## What to work on
Output every line below without omitting or altering anything.

## Supplied material
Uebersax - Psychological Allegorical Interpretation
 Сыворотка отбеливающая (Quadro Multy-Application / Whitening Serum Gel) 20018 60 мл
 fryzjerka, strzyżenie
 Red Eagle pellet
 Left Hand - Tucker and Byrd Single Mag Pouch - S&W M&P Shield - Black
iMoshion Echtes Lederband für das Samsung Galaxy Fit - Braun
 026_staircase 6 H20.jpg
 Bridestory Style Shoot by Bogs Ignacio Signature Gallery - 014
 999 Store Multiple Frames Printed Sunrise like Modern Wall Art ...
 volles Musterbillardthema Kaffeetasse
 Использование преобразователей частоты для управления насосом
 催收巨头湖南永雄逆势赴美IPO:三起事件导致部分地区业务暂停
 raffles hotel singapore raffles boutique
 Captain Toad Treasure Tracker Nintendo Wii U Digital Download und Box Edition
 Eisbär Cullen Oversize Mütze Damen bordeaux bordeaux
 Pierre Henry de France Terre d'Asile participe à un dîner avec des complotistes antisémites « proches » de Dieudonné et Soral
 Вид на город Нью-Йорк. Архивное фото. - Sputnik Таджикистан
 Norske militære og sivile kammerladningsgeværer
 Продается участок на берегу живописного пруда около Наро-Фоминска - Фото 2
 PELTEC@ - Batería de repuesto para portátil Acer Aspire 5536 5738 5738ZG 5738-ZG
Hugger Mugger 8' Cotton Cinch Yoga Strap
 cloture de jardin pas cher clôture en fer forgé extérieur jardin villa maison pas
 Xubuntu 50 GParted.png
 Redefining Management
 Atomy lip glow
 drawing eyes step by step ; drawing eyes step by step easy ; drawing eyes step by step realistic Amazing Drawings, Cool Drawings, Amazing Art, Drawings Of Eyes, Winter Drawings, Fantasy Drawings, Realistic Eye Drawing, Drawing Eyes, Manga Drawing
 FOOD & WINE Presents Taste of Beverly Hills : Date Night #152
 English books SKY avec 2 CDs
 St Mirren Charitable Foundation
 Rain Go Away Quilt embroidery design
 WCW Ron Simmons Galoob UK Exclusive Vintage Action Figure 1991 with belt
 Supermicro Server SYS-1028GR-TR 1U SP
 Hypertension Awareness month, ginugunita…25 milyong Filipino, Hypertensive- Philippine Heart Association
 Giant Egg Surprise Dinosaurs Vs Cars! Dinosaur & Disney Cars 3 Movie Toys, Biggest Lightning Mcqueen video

## Task output
Uebersax - Psychological Allegorical Interpretation
 Сыворотка отбеливающая (Quadro Multy-Application / Whitening Serum Gel) 20018 60 мл
 fryzjerka, strzyżenie
 Red Eagle pellet
 Left Hand - Tucker and Byrd Single Mag Pouch - S&W M&P Shield - Black
iMoshion Echtes Lederband für das Samsung Galaxy Fit - Braun
 026_staircase 6 H20.jpg
 Bridestory Style Shoot by Bogs Ignacio Signature Gallery - 014
 999 Store Multiple Frames Printed Sunrise like Modern Wall Art ...
 volles Musterbillardthema Kaffeetasse
 Использование преобразователей частоты для управления насосом
 催收巨头湖南永雄逆势赴美IPO:三起事件导致部分地区业务暂停
 raffles hotel singapore raffles boutique
 Captain Toad Treasure Tracker Nintendo Wii U Digital Download und Box Edition
 Eisbär Cullen Oversize Mütze Damen bordeaux bordeaux
 Pierre Henry de France Terre d'Asile participe à un dîner avec des complotistes antisémites « proches » de Dieudonné et Soral
 Вид на город Нью-Йорк. Архивное фото. - Sputnik Таджикистан
 Norske militære og sivile kammerladningsgeværer
 Продается участок на берегу живописного пруда около Наро-Фоминска - Фото 2
 PELTEC@ - Batería de repuesto para portátil Acer Aspire 5536 5738 5738ZG 5738-ZG
Hugger Mugger 8' Cotton Cinch Yoga Strap
 cloture de jardin pas cher clôture en fer forgé extérieur jardin villa maison pas
 Xubuntu 50 GParted.png
 Redefining Management
 Atomy lip glow
 drawing eyes step by step ; drawing eyes step by step easy ; drawing eyes step by step realistic Amazing Drawings, Cool Drawings, Amazing Art, Drawings Of Eyes, Winter Drawings, Fantasy Drawings, Realistic Eye Drawing, Drawing Eyes, Manga Drawing
 FOOD & WINE Presents Taste of Beverly Hills : Date Night #152
 English books SKY avec 2 CDs
 St Mirren Charitable Foundation
 Rain Go Away Quilt embroidery design
 WCW Ron Simmons Galoob UK Exclusive Vintage Action Figure 1991 with belt
 Supermicro Server SYS-1028GR-TR 1U SP
 Hypertension Awareness month, ginugunita…25 milyong Filipino, Hypertensive- Philippine Heart Association
 Giant Egg Surprise Dinosaurs Vs Cars! Dinosaur & Disney Cars 3 Movie Toys, Biggest Lightning Mcqueen video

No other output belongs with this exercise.